[Entries provided]:
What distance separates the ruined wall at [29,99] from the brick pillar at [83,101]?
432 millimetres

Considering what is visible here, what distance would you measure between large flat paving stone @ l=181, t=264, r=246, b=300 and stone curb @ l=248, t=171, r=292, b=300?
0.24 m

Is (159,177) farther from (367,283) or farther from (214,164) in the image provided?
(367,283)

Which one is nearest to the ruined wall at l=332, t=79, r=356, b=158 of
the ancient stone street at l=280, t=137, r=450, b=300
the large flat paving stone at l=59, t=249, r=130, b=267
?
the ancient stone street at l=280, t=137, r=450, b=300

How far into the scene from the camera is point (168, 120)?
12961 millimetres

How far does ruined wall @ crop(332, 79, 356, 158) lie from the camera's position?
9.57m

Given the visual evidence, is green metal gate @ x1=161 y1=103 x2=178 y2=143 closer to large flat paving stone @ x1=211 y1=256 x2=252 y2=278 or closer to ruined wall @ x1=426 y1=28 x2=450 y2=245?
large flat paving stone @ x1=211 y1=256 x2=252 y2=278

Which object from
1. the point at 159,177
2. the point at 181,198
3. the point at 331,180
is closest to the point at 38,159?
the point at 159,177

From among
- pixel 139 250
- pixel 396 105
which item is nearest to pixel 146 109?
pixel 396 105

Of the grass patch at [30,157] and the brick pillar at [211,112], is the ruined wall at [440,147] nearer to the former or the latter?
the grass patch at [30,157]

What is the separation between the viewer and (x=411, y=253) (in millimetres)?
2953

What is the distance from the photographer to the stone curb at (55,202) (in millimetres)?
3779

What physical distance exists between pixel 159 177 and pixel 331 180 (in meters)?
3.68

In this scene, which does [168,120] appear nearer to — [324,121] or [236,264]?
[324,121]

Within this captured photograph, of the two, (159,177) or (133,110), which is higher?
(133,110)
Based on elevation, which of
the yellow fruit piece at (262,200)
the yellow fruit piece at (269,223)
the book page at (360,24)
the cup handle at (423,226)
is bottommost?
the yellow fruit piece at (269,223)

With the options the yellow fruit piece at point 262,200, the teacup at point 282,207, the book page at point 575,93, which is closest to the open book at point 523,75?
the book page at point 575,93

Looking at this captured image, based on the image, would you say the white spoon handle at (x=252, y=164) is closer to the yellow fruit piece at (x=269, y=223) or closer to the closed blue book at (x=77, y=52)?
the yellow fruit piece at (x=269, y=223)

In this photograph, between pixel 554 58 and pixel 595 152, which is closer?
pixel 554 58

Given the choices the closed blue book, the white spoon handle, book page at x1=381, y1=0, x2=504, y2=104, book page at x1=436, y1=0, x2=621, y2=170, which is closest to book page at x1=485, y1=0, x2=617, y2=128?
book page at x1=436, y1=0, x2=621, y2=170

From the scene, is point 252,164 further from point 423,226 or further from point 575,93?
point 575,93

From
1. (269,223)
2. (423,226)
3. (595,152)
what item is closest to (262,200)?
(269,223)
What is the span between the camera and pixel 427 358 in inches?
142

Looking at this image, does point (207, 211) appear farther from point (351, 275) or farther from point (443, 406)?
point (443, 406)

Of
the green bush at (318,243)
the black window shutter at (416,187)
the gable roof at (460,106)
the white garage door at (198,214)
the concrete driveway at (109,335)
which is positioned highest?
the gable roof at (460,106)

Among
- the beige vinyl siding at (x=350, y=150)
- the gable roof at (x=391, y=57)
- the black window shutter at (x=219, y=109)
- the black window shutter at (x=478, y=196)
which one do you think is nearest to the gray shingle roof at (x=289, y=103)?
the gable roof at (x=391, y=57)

[The problem]:
Reproduce verbatim the records above, from the line that contains "Considering what is" through the line that contains "12961 millimetres", with both of those lines included.

[Result]:
Considering what is visible here, what distance would you measure between large flat paving stone @ l=181, t=264, r=246, b=300 and stone curb @ l=248, t=171, r=292, b=300?
0.24 m

Is (159,177) farther from (367,283) or farther from (214,164) in the image provided?
(367,283)

Which one is nearest to the ruined wall at l=332, t=79, r=356, b=158 of
the ancient stone street at l=280, t=137, r=450, b=300
the large flat paving stone at l=59, t=249, r=130, b=267
?
the ancient stone street at l=280, t=137, r=450, b=300

How far into the scene from the camera is point (168, 120)?
12961 millimetres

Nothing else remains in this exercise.